I don’t know, there are more examples and maybe I will go through and find them again, but sometimes Clay was just problematic for me. On the one hand, I liked him. He seemed nice. On the other hand, he seemed just like everyone else. Worse, he seemed like he was too busy explaining away other people’s actions to bother understanding what Hannah was really talking about.
And that wasn’t all the time. He had bright moments where I truly liked him, but I couldn’t help but think that the real reason he was on that tape is that he spent the entire novel in Hannah’s peripheral vision, aware of her, watching her, thinking about her (judging her), and maybe even noticed the signs that things were going wrong for her – and he did nothing. Because sometimes doing nothing at all is the worst kind of person, and that was Clay for me.

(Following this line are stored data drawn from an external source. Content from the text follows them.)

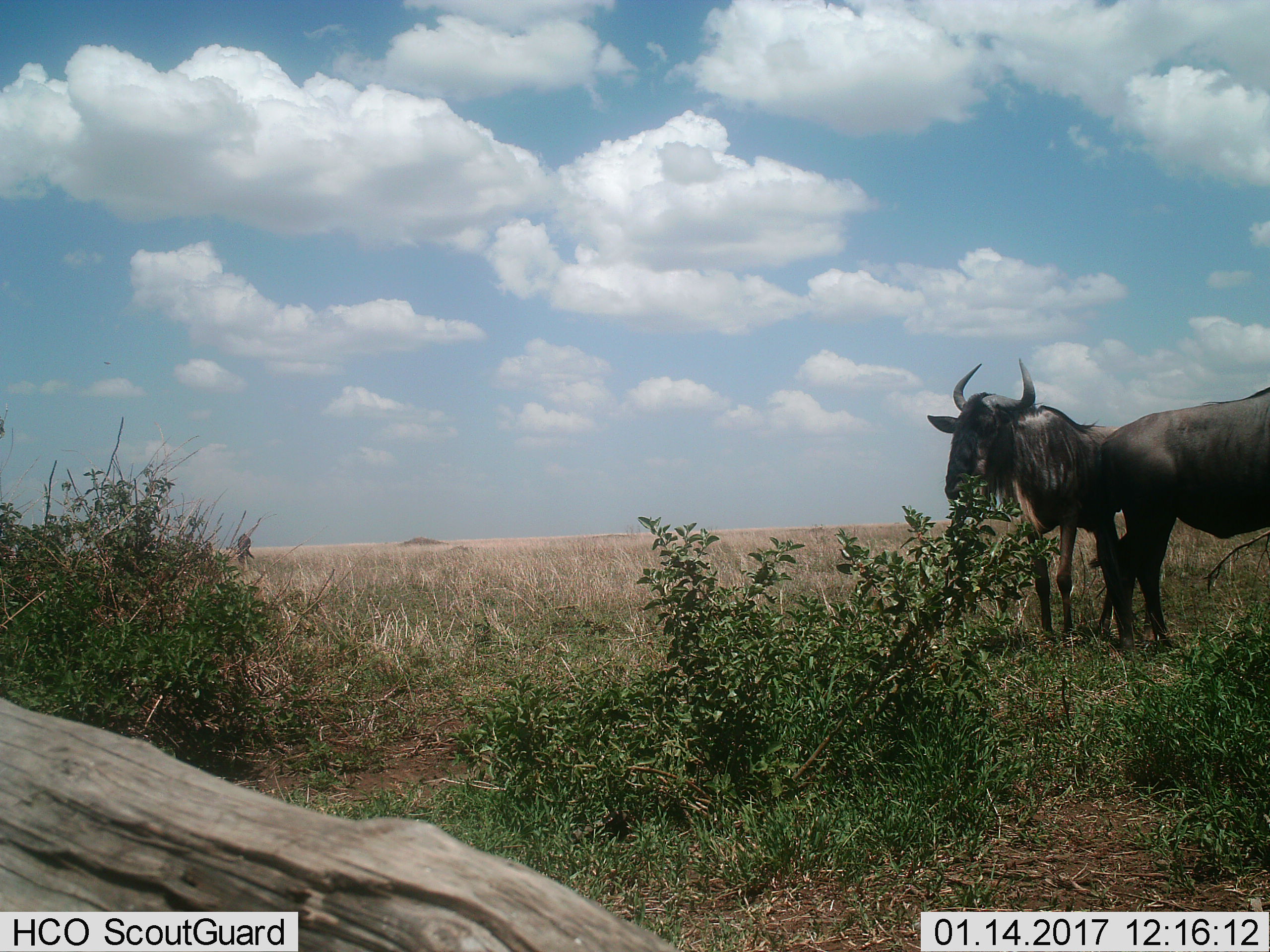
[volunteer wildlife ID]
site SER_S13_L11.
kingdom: Animalia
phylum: Chordata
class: Mammalia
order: Artiodactyla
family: Bovidae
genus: Connochaetes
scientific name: Connochaetes taurinus taurinus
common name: blue wildebeest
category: wildebeestblue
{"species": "wildebeestblue (blue wildebeest) (Connochaetes taurinus taurinus)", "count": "2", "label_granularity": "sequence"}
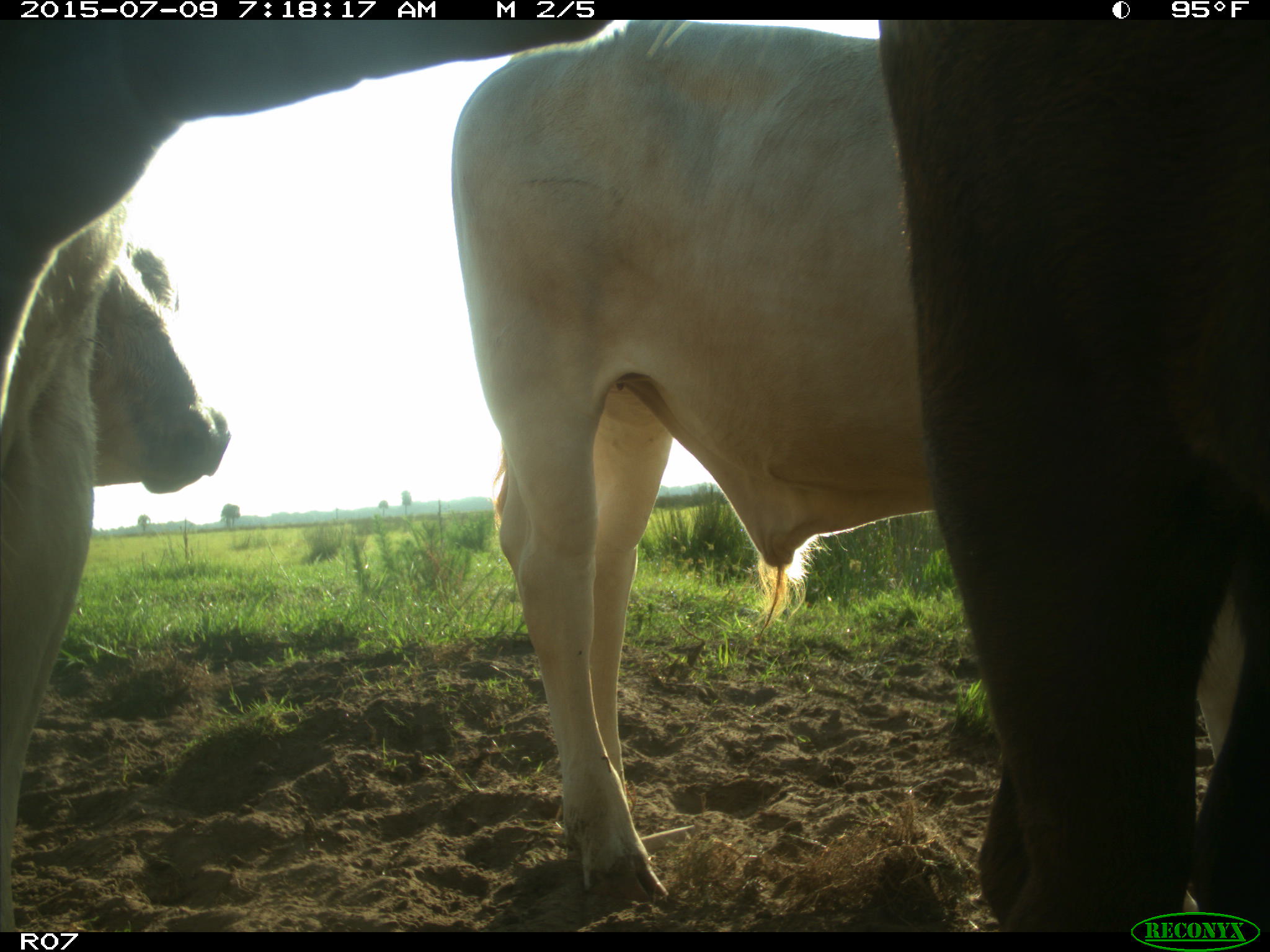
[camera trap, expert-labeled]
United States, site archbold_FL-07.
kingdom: Animalia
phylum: Chordata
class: Mammalia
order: Artiodactyla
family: Bovidae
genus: Bos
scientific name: Bos taurus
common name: domestic cow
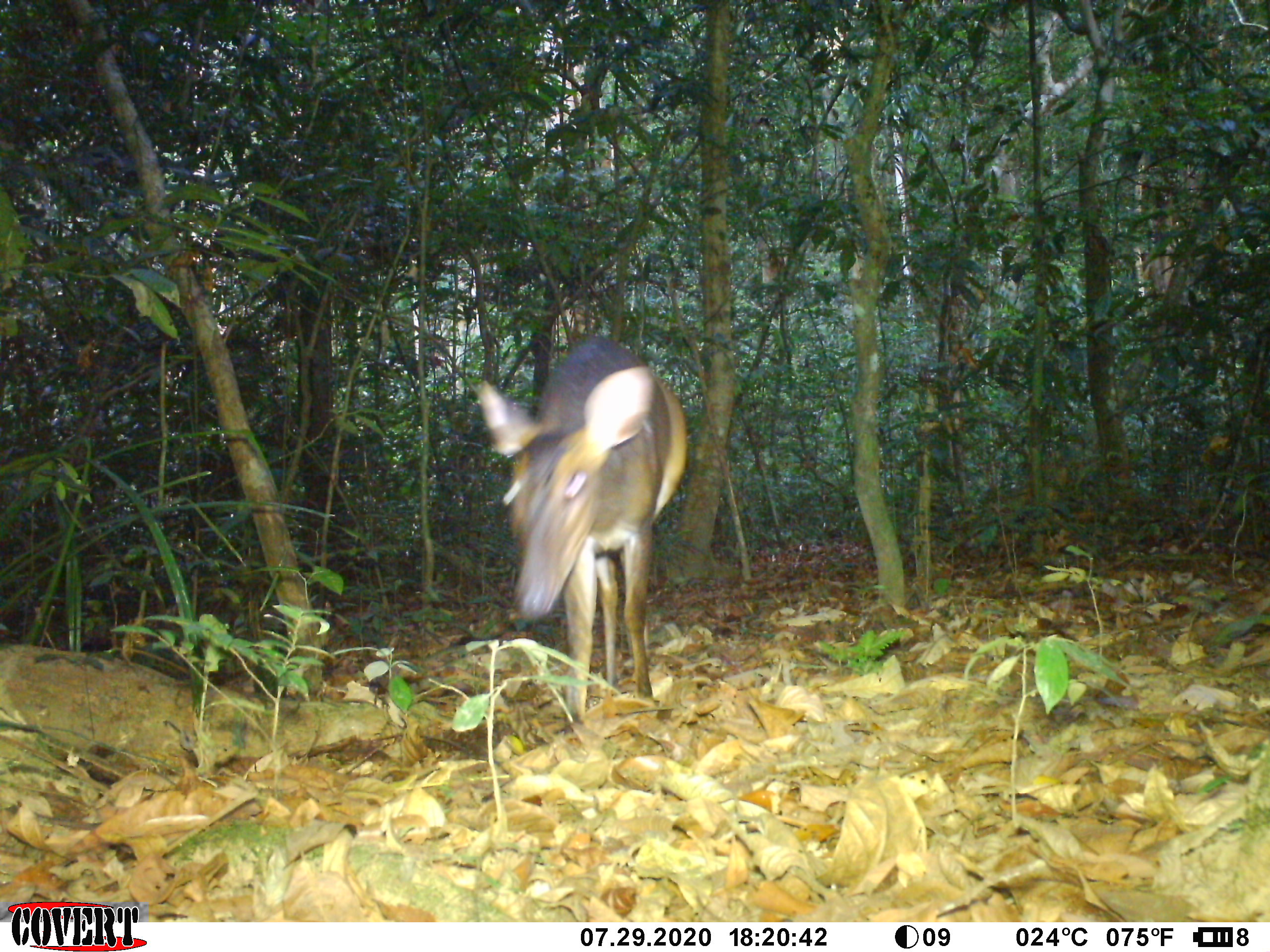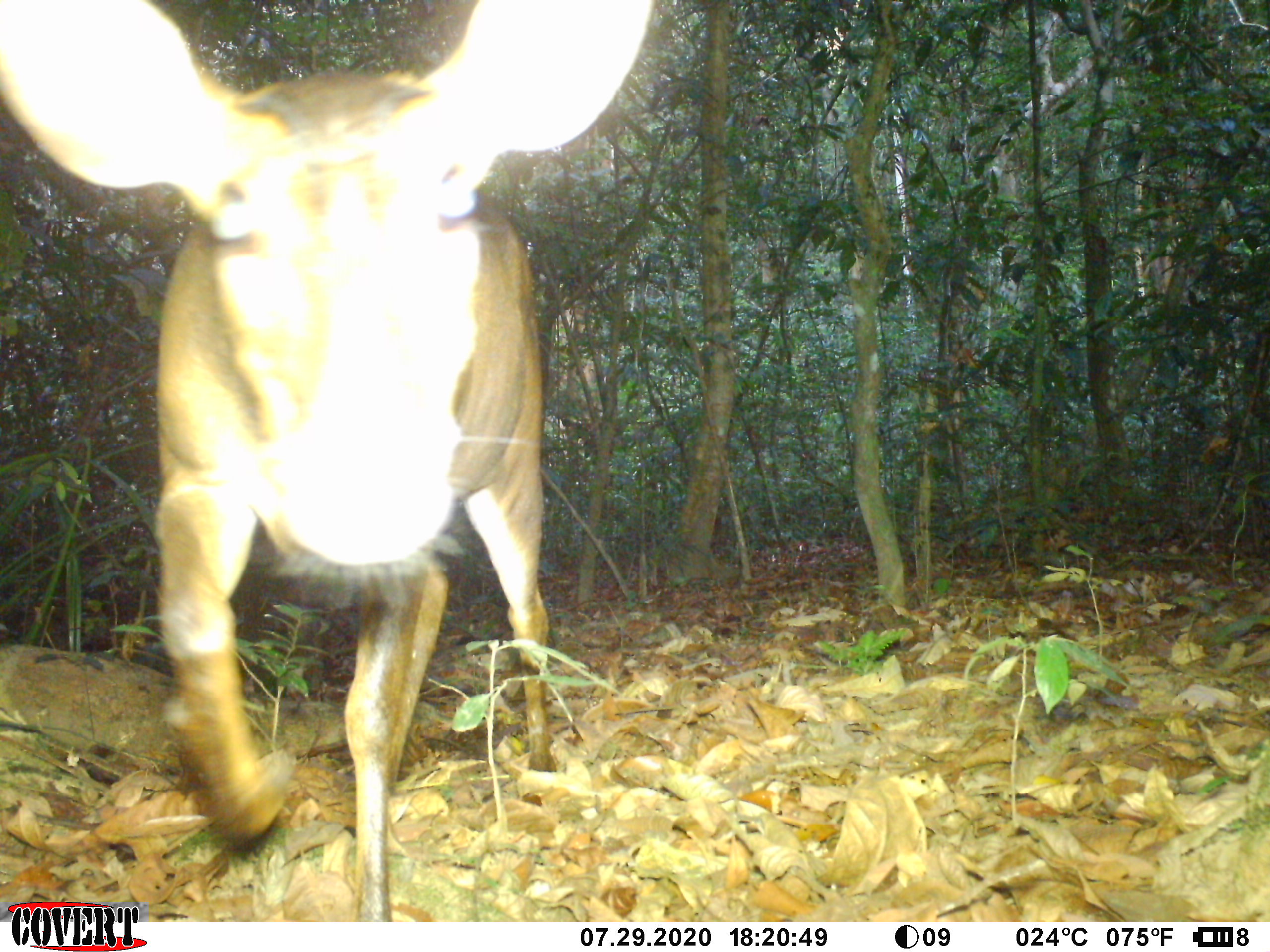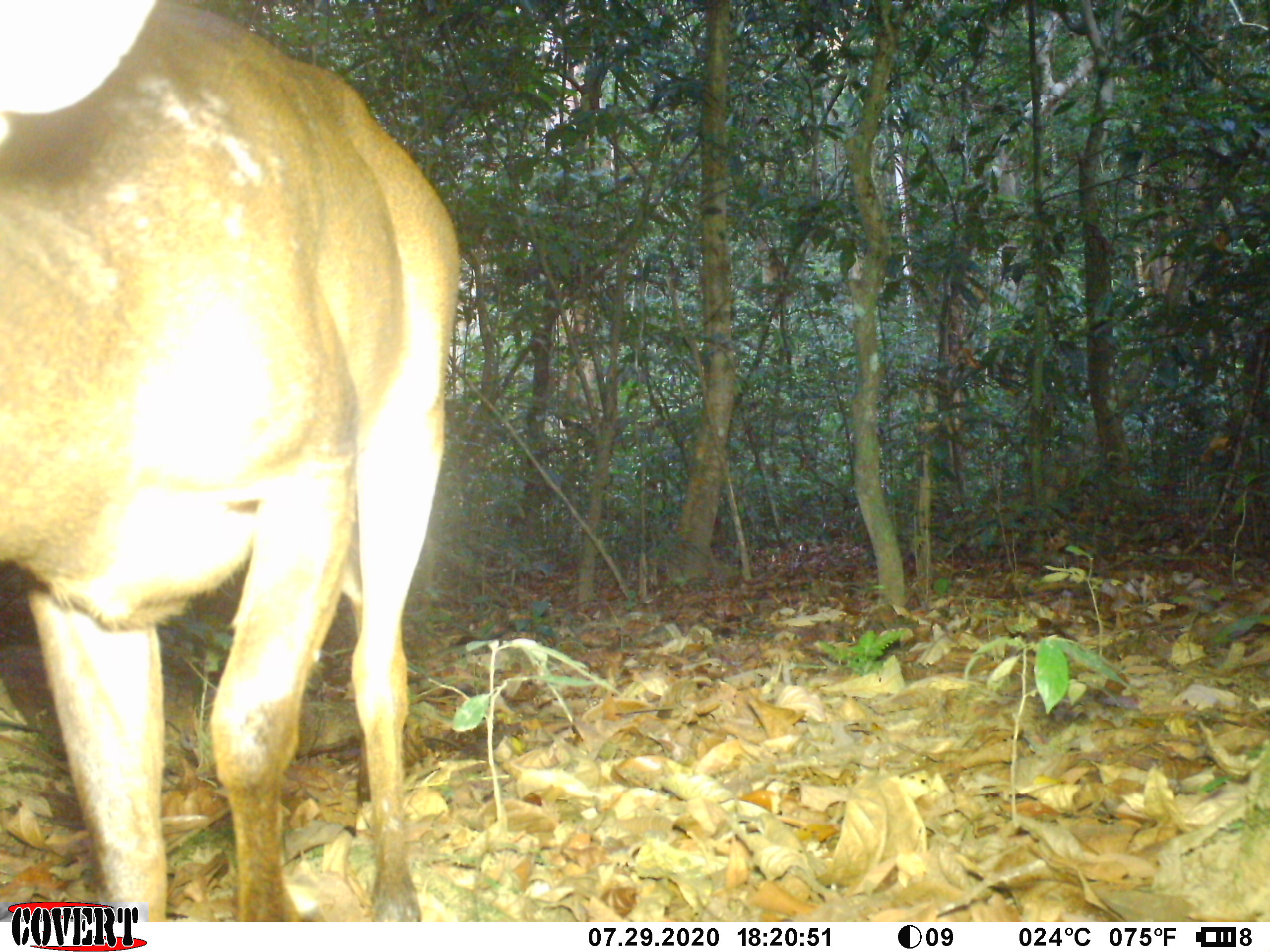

At the end, I felt like he realized that, too, and made a decision to change, but… the other stuff, I’m not so sure. Anyone who even for a split second defended Tyler makes me think that maybe he’s not so great a guy.
Anyway, overall, I would definitely recommend this book to anyone looking to show a little compassion. For those of you who don’t think suicide is serious or think that your dipsh*t comments don’t affect others and are just unwilling to think that it could ever be your fault, maybe you should just leave this one alone.
I’m tired of hearing from you.
Title: Thirteen Reasons Why
Author: Jay Asher
Approximate Length: 288 pages
I had a softcover edition, well worn.